AWS Glue

2023/11/16 - AWS Glue - 5 new api methods

Changes  Introduces new column statistics APIs to support statistics generation for tables within the Glue Data Catalog.

StartColumnStatisticsTaskRun (new) Link ¶

Starts a column statistics task run, for a specified table and columns.

See also: AWS API Documentation

Request Syntax

client.start_column_statistics_task_run(
    DatabaseName='string',
    TableName='string',
    ColumnNameList=[
        'string',
    ],
    Role='string',
    SampleSize=123.0,
    CatalogID='string',
    SecurityConfiguration='string'
)
type DatabaseName:

string

param DatabaseName:

[REQUIRED]

The name of the database where the table resides.

type TableName:

string

param TableName:

[REQUIRED]

The name of the table to generate statistics.

type ColumnNameList:

list

param ColumnNameList:

A list of the column names to generate statistics. If none is supplied, all column names for the table will be used by default.

  • (string) --

type Role:

string

param Role:

[REQUIRED]

The IAM role that the service assumes to generate statistics.

type SampleSize:

float

param SampleSize:

The percentage of rows used to generate statistics. If none is supplied, the entire table will be used to generate stats.

type CatalogID:

string

param CatalogID:

The ID of the Data Catalog where the table reside.
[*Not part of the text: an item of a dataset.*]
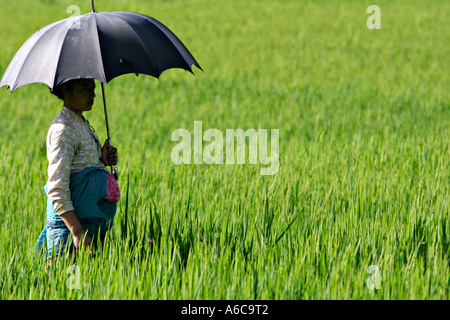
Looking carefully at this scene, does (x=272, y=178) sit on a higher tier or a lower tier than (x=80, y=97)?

If none is supplied, the Amazon Web Services account ID is used by default.

type SecurityConfiguration:

string

param SecurityConfiguration:

Name of the security configuration that is used to encrypt CloudWatch logs for the column stats task run.

rtype:

dict

returns:

Response Syntax

{
    'ColumnStatisticsTaskRunId': 'string'
}

Response Structure

  • (dict) --

    • ColumnStatisticsTaskRunId (string) --

      The identifier for the column statistics task run.

GetColumnStatisticsTaskRuns (new) Link ¶

Retrieves information about all runs associated with the specified table.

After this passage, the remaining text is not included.